### WHAT YOU NEED TO DO
1 - Translate this sentence from the review of Vangelis' Antarctica score into Spanish: "Vangelis has perfected a style of composition where one or two motifs, often resembling a lullaby, are stitched into the larger canvas at intervals."
2 - In the review of Vangelis' Antarctica score, which track first introduces the second theme that the reviewer says defines the album?
3 - Carry on the review of Vangelis' Antarctica score, starting right after its last sentence.

### READING TEXT
=-=-=-=-=

Maybe not as out of this world as Eno’s Apollo mission, this is still pretty cool.
Kronomyth 16.0: Chariots of ice and china white.
Working within the same idiom as China and Chariots of Fire, Vangelis released this score to the Koreyoshi Kurahara film, Antarctica. As was increasingly the case with Vangelis’ film music, the work stands on its own as a composition of modern (i.e., electronic) classical music – and history may forget that it was ever anything else. The opening theme introduces the primary colors from which Vangelis paints Antarctica: wide swaths of infinite white and gray, oriental strings and flutes, cymbal crashes and tympani, all re-created on synthesizer.
Many of the same elements appeared on the earlier Chariots, China and even Blade Runner (though the latter featured a piercing, mournful sound not present here). The new wrinkle in this white onion is the presence of pop melodies found in the low tympani notes, which will be familiar to fans of Jon & Vangelis (should such an animal exist…). Although the opening Theme is promising, it’s the second theme introduced on “Antarctic Echoes” that defines the album, appearing again on “Song of White” and briefly on “Memory of Antarctica.”
Vangelis has perfected a style of composition where one or two motifs, often resembling a lullaby, are stitched into the larger canvas at intervals. The result is a tying together of sometimes seemingly amorphous works, an om-coming of sorts. Among his film scores, listeners may find Antarctica the closest to a self-sustaining world of music. As an artist who has shown an affinity for the cold and remote reaches of space, Antarctica is a natural setting for his talents. It’s not all glacial pacing and icy sounds; you’ll find animals at play in “Life of Antarctica” and a new day rising to dispel the dark shadows on “Deliverance.” What mostly emerges, though, is an alien landscape of extremes where images are frozen in blue, white and silver, as foreign as the Orient was to early Western explorers and possessing a sensible emptiness second only to space.

=-=-=-=-=

### Recorded data
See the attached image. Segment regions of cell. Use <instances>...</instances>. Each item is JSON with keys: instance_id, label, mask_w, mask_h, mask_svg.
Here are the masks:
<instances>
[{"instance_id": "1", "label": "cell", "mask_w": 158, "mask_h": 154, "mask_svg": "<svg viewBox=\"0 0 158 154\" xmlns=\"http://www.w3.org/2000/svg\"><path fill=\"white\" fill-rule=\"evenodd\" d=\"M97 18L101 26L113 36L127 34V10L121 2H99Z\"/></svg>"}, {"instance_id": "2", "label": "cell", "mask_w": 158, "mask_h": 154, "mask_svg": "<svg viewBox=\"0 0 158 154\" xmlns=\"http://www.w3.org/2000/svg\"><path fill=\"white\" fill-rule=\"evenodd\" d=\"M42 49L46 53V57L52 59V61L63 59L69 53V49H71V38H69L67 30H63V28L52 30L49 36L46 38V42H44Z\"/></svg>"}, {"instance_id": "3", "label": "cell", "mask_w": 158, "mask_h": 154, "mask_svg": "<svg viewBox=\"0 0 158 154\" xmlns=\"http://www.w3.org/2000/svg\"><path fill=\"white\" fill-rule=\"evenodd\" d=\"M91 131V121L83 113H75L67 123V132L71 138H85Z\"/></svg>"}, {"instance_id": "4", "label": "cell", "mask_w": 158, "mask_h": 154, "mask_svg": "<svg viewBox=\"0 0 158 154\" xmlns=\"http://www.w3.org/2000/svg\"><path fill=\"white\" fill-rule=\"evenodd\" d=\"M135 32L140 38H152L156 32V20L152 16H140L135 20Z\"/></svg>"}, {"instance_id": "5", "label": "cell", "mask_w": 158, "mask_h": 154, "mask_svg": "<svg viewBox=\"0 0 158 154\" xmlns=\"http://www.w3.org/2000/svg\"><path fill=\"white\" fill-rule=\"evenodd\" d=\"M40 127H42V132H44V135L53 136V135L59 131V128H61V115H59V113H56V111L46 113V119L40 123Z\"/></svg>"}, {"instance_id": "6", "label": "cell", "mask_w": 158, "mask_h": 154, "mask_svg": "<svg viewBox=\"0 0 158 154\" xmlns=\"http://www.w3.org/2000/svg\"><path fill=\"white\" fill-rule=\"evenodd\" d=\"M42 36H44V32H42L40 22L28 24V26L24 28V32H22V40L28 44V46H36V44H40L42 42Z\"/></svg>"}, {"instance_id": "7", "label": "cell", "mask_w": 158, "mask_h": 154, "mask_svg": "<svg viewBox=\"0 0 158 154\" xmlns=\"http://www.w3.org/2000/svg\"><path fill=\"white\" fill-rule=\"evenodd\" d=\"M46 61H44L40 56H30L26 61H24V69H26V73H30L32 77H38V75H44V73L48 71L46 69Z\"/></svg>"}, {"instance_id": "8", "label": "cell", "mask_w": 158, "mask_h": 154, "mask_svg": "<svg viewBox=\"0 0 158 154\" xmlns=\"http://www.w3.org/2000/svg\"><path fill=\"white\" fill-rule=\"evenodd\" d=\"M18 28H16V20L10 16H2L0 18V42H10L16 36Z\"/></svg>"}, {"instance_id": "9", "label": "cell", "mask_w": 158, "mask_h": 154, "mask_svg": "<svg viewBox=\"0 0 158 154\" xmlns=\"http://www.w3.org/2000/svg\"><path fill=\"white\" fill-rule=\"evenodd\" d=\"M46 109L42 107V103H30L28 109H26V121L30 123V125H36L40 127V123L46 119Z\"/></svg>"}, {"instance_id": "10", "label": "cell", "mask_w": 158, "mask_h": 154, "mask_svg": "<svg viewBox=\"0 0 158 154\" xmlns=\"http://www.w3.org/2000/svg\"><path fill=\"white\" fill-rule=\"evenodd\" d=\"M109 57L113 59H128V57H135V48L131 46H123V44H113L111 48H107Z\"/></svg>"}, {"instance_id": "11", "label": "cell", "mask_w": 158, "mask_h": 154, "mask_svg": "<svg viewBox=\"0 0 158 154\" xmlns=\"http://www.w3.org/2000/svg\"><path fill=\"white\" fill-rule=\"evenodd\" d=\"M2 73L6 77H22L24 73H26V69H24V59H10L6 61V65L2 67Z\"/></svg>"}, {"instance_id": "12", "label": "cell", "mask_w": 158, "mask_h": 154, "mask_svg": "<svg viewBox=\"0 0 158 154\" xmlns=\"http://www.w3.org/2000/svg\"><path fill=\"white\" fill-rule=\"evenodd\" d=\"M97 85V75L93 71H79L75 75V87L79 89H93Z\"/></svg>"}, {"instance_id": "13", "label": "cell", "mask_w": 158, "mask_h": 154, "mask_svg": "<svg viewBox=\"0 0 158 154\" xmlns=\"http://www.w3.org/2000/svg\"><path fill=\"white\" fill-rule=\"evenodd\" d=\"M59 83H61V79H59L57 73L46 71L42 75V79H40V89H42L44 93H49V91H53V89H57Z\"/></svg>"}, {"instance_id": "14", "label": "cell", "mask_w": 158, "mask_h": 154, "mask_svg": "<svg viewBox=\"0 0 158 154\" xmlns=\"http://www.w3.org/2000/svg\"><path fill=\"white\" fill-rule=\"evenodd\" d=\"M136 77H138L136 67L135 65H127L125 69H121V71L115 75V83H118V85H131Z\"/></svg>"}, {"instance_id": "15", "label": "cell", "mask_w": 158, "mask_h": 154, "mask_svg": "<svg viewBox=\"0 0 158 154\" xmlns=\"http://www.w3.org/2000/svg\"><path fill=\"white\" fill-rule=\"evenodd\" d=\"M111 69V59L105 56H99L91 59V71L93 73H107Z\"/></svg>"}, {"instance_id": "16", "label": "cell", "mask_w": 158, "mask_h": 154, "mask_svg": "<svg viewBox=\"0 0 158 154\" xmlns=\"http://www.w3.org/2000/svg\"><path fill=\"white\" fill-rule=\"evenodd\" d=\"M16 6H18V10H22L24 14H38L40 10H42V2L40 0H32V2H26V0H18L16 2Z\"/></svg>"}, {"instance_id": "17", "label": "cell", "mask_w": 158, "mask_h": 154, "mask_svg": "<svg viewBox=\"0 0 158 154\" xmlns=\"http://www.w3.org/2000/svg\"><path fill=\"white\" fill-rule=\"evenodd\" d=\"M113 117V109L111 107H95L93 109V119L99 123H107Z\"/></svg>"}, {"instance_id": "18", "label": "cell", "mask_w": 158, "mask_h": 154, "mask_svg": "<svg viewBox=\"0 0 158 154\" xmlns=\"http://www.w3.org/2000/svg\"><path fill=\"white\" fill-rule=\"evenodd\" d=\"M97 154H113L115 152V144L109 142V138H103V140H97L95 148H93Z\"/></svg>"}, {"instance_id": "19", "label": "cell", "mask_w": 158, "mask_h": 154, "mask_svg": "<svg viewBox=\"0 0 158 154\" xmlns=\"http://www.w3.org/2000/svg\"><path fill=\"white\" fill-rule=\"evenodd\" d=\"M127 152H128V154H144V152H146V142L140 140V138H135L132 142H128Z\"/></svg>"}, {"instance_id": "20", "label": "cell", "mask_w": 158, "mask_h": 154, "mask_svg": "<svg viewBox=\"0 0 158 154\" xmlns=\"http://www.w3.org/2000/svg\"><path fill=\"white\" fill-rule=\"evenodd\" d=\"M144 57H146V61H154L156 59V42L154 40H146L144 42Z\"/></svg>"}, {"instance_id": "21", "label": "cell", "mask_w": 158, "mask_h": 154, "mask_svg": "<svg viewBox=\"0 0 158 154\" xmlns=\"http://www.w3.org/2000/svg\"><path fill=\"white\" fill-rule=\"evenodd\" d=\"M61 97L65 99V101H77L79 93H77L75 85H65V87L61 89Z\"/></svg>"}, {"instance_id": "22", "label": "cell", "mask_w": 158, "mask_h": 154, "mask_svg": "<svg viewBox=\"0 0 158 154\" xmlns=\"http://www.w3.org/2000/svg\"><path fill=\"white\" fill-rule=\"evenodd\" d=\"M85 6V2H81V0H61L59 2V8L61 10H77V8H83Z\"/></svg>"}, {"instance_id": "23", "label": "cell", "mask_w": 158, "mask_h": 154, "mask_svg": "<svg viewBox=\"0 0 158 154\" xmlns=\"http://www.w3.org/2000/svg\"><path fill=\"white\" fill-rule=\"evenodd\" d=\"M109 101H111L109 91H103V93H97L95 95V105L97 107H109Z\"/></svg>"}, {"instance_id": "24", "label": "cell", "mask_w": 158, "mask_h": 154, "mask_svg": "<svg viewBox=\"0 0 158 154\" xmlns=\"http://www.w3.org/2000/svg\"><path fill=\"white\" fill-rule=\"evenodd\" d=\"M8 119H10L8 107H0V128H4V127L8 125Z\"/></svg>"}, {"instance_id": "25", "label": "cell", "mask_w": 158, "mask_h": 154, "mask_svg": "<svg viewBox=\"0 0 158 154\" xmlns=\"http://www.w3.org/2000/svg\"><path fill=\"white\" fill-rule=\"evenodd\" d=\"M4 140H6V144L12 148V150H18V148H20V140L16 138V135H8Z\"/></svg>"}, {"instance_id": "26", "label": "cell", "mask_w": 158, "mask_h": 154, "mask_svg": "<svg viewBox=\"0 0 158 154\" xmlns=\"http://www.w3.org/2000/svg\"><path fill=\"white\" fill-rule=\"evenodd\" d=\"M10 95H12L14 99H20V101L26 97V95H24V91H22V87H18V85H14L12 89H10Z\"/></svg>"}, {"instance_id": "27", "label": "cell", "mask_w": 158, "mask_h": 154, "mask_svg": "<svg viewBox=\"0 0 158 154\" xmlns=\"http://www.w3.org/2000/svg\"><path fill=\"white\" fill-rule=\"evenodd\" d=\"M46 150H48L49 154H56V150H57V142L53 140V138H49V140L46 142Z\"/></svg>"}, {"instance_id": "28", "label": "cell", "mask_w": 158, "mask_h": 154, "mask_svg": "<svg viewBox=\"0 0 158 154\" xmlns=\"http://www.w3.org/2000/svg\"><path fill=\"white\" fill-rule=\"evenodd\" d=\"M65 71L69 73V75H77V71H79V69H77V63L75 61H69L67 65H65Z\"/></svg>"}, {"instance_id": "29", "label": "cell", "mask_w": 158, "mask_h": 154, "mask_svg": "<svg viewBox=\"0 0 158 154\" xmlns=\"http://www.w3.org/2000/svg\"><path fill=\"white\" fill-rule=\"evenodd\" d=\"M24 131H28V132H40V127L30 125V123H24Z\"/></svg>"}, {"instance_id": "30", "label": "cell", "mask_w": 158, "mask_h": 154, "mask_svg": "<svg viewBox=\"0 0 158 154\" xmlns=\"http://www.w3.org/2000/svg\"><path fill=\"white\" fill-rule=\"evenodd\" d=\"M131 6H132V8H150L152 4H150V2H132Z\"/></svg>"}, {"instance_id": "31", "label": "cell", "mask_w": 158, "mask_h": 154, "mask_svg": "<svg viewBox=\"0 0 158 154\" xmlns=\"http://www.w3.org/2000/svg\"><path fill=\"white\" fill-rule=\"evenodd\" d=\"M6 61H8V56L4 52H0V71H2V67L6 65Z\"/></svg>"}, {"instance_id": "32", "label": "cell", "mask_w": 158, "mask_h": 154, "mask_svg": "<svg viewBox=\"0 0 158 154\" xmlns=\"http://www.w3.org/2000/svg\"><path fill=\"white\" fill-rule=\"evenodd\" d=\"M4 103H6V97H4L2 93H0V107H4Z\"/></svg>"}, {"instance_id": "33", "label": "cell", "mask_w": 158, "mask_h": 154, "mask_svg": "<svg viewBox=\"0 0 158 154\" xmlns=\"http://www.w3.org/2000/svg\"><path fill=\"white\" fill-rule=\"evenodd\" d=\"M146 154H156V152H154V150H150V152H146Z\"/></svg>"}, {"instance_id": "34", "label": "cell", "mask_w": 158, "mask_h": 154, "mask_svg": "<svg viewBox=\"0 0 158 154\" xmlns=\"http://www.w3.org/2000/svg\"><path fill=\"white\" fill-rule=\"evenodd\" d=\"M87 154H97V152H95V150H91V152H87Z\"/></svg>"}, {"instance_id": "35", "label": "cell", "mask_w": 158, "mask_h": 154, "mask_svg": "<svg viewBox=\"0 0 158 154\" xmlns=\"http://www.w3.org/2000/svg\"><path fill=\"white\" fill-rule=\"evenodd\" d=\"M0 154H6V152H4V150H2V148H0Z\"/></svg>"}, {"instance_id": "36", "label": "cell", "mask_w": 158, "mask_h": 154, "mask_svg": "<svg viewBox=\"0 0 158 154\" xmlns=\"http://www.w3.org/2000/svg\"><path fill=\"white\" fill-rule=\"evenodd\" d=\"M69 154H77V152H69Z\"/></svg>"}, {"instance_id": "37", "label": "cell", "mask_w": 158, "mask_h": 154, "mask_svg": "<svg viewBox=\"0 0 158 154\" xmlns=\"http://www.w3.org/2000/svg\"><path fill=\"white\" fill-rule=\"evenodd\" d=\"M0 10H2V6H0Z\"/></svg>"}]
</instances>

=-=-=-=-=

### RESULTS FOR EACH TASK
1 - Vangelis ha perfeccionado un estilo de composición en el que uno o dos motivos, a menudo parecidos a una canción de cuna, se entretejen a intervalos en el lienzo más amplio.

2 - "Antarctic Echoes."

3 -
Original elpee version
A1. Theme From Antarctica (7:26)
A2. Antarctica Echoes (5:54)
A3. Kinematic (3:44)
A4. Song of White (5:15)
B1. Life of Antarctica (5:56)
B2. Memory of Antarctica (5:26)
B3. Other Side of Antarctica (6:50)
B4. Deliverance (4:29)
Composed and arranged by Vangelis.
The Players
Vangelis (music). Produced by Vangelis; engineered by Raine Shine.
The Pictures
Sleeve by Vangelis and Alwyn Clayden.
The Plastic
Released on elpee in 1983 in Japan (Polydor, 28MM-0290).
- Re-issued on elpee, compact disc and cassette on October 17, 1988 in Brazil, Canada, the US and Germany (Polydor, 815 732-1/2/4) and in 1988 in Japan (Polydor, 28CM-0120).
- Re-issued on compact disc in Japan (Polydor, UICY-3576).
- Re-packaged with China on 2-for-1 limited edition 2CD in Germany (Universal, 539 269).